Good Debt and Bad Debt

People often say that ALL debt is bad debt and that you should never have debt. This may seem like a sensible thing to say. However, the reality is that most of us will have to take out some form of debt in our lives. Most consumers don’t have large piles of money lying around to make large purchases such as homes or vehicles. Similarly, most entrepreneurs or small business don’t have piles of cash to fund their business or acquire assets or pay staff. Debt is required in these circumstances. Some of these debts can be good debt.

The other argument is that there are two types of debt one can take, good debt or bad debt. Now, there are no distinct rules as to whether a debt is good or bad. The principles outlined below will help you to decide which category your current or future debt falls under.

What are “Good” debts?

It’s easier to start with good debt. Debt that is used to create value is known as good debt. A business might need a loan to buy equipment, a premises or other assets which allow them to start making money. A consumer may need to buy a vehicle in order to get to and from work, which allows them to make money. Owning a home can create value and most homes are bought with a bond. It normally takes 20-25 years to pay off a bond. Homeowners generally realise an increase in property value or can now rent it out for extra income.
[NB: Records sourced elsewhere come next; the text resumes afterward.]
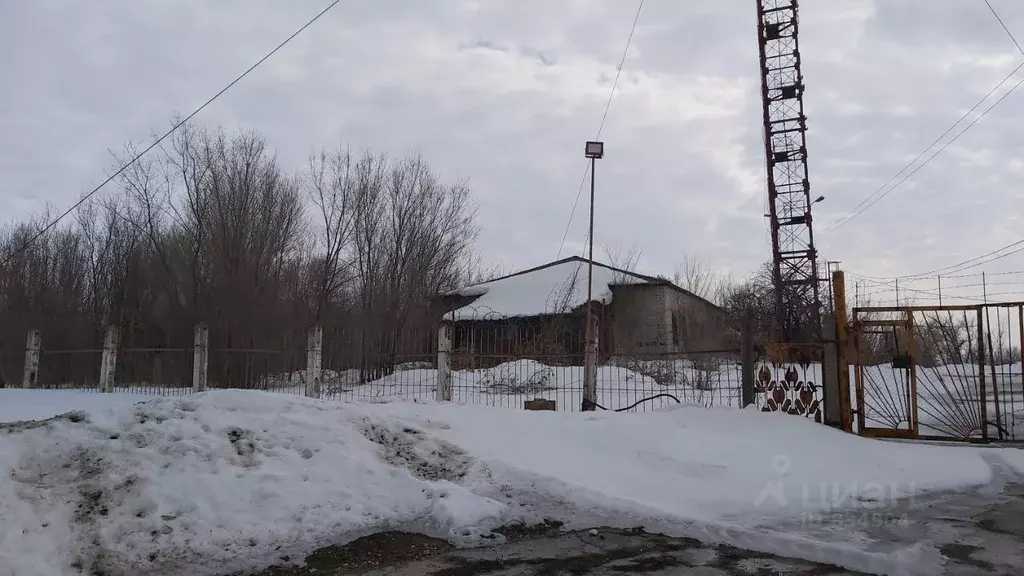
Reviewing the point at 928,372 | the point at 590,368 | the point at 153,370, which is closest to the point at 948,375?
the point at 928,372

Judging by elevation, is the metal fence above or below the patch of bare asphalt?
above

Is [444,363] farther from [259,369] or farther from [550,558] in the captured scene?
[550,558]

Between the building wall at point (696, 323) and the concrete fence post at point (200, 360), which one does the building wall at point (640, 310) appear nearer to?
the building wall at point (696, 323)

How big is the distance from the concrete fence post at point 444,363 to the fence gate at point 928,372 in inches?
259

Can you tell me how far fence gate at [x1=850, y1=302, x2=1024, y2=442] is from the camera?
948cm

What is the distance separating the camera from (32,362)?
17.5 metres

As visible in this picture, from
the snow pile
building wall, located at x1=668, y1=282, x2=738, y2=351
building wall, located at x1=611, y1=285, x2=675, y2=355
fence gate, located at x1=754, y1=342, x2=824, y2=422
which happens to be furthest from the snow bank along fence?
building wall, located at x1=611, y1=285, x2=675, y2=355

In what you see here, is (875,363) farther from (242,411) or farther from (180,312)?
(180,312)

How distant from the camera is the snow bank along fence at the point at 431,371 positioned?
1054 cm

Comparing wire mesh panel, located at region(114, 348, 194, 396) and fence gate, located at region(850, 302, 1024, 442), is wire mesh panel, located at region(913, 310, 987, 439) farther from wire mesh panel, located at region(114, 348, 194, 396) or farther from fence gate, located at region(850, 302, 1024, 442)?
wire mesh panel, located at region(114, 348, 194, 396)

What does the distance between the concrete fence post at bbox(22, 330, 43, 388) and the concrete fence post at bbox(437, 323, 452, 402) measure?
12.6 metres

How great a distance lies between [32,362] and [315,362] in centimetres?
1054

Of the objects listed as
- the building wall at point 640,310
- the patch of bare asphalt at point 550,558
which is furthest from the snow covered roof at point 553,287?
the patch of bare asphalt at point 550,558

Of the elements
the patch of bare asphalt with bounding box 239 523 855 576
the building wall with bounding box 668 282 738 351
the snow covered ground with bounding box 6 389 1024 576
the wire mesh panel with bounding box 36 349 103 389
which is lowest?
the patch of bare asphalt with bounding box 239 523 855 576
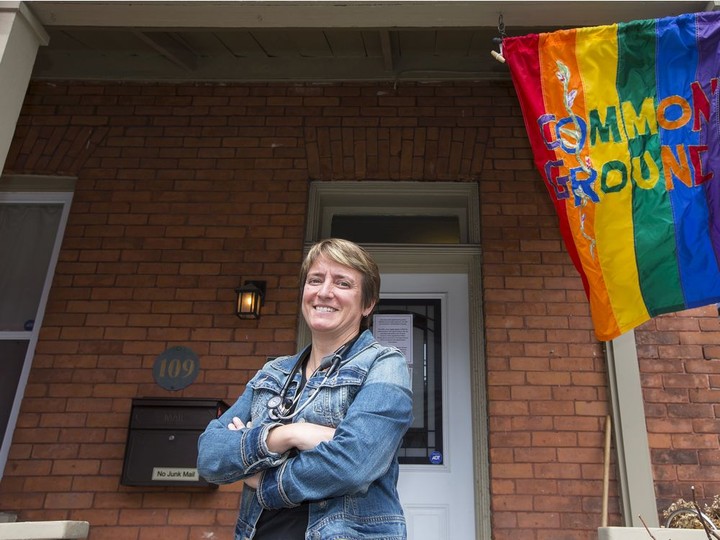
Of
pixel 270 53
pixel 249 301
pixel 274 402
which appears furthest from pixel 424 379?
pixel 270 53

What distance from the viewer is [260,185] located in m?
4.07

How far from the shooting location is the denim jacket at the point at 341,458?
1.42 meters

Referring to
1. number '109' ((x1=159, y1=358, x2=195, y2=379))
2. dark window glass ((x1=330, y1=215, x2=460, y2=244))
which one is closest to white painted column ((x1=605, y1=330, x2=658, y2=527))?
dark window glass ((x1=330, y1=215, x2=460, y2=244))

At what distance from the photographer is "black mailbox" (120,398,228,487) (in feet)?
11.0

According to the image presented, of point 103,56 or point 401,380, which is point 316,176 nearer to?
point 103,56

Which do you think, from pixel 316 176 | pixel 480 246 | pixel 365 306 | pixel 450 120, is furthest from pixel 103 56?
pixel 365 306

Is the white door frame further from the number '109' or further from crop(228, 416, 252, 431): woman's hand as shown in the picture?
crop(228, 416, 252, 431): woman's hand

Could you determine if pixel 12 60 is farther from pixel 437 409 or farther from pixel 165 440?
pixel 437 409

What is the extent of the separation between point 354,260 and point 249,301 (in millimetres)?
1983

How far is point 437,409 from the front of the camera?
369cm

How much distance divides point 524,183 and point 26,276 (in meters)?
3.51

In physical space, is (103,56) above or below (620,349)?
above

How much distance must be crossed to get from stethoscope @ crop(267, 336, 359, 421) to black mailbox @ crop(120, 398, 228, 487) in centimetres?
187

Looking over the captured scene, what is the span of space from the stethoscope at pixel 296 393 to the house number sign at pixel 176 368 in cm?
209
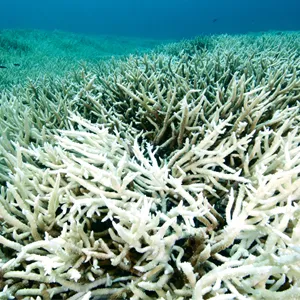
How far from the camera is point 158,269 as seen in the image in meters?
1.26

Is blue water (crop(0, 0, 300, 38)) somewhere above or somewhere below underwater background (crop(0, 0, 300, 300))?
above

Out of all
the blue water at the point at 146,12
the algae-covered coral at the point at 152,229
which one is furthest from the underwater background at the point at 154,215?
the blue water at the point at 146,12

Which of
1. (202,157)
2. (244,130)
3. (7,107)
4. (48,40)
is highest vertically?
(48,40)

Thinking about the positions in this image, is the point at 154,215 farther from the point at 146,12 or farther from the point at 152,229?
the point at 146,12

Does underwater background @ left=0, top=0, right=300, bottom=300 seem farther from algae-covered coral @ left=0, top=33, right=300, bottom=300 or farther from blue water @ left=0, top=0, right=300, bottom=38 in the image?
blue water @ left=0, top=0, right=300, bottom=38

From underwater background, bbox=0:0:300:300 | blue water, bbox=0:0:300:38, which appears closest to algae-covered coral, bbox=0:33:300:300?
underwater background, bbox=0:0:300:300

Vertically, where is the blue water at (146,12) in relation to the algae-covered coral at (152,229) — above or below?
above

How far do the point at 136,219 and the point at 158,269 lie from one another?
0.26 metres

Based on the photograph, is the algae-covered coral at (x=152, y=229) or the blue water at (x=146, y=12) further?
the blue water at (x=146, y=12)

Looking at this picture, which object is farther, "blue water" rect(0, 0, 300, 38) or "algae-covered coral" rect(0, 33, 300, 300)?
"blue water" rect(0, 0, 300, 38)

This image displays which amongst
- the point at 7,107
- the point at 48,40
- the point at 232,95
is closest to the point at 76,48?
the point at 48,40

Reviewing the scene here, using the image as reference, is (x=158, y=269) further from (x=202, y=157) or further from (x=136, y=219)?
(x=202, y=157)

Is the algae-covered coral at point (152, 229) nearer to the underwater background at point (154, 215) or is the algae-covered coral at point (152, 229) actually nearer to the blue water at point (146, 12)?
the underwater background at point (154, 215)

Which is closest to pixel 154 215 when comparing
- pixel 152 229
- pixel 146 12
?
pixel 152 229
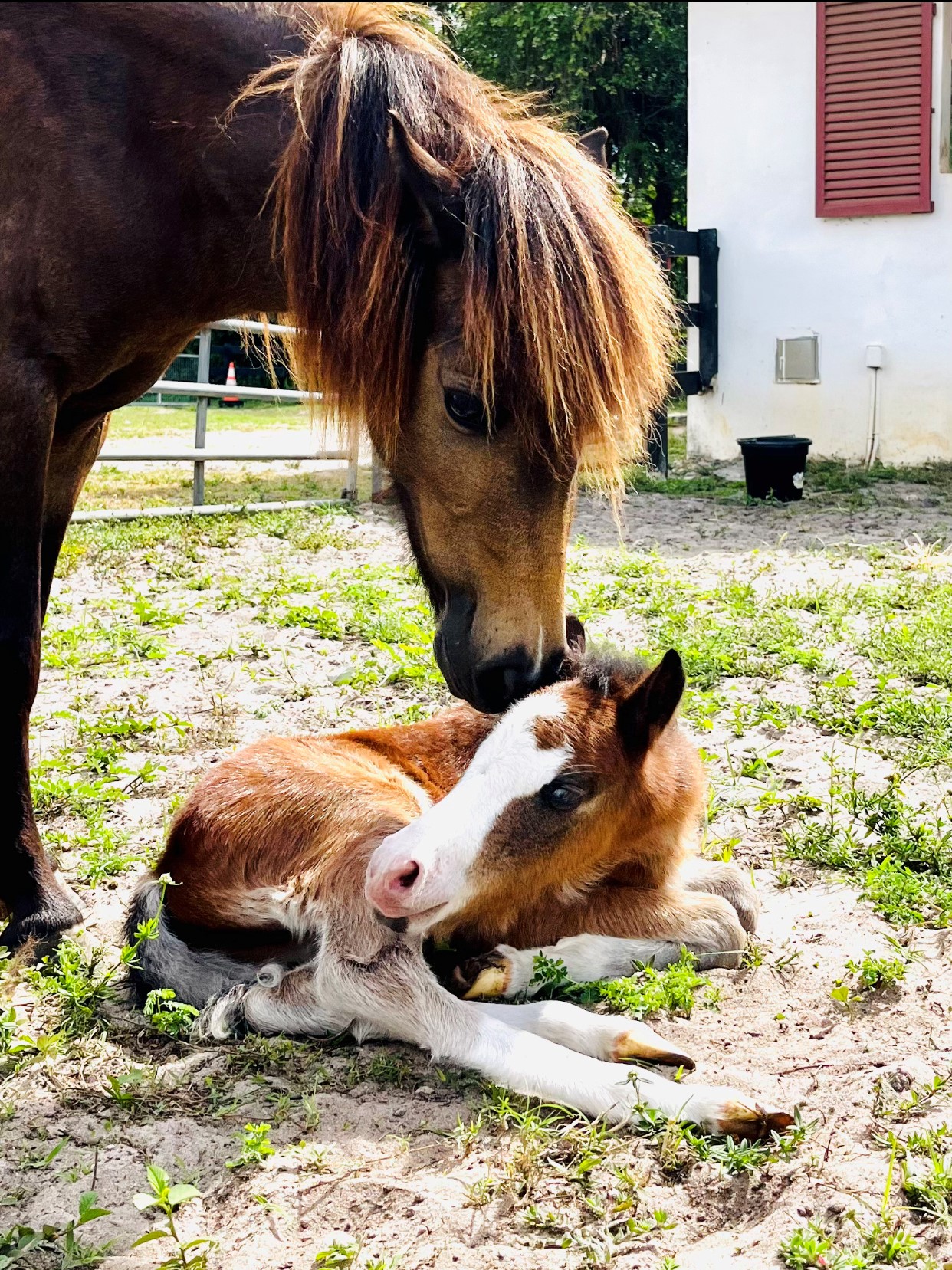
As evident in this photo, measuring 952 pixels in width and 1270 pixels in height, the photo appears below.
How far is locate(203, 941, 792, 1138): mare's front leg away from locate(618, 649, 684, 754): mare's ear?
697 millimetres

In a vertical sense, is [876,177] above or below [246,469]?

Some people take out loans to invest in other companies, which they believe will increase in value. The intention of these debts is to increase and create extra value. There are always risks associated with these loans. The business could fail, tenants may not pay their rent or you may have an accident and not have comprehensive insurance on your car.

What are “Bad” debts?

The more common debt category is that of the bad debt. Unnecessary shopping or luxurious purchases are the most common types of bad debt. These debts add no value. They may make you feel nice and happy for a bit, but essentially, they cost you lots of money. Taking out a loan to buy new clothes, or a new TV, or to go on a holiday may not be a good idea. Items bought with a loan actually cost you more than the item itself after the fees and interest of that loan. It is possible to sell the clothes or the TV but it will be for less value than you paid for it and you would have made a loss.

What can you do if you have a lot of bad debt?

Try avoiding using debt for day-to day expenses and try to budget. Budgeting will help you afford the lifestyle your salary allows and can help you to save. Instead of buying something with a loan or on credit, try saving up for a few months. After a period of time you may be able to afford the item using cash.

If you already have too much debt and have fallen into the bad debt trap, contact a debt counsellor who can help you to reduce your debt payments and save you money. Debt counsellors offer a range of debt services based on your financial situation and they can help you to make the wise choice and get debt free as fast as possible.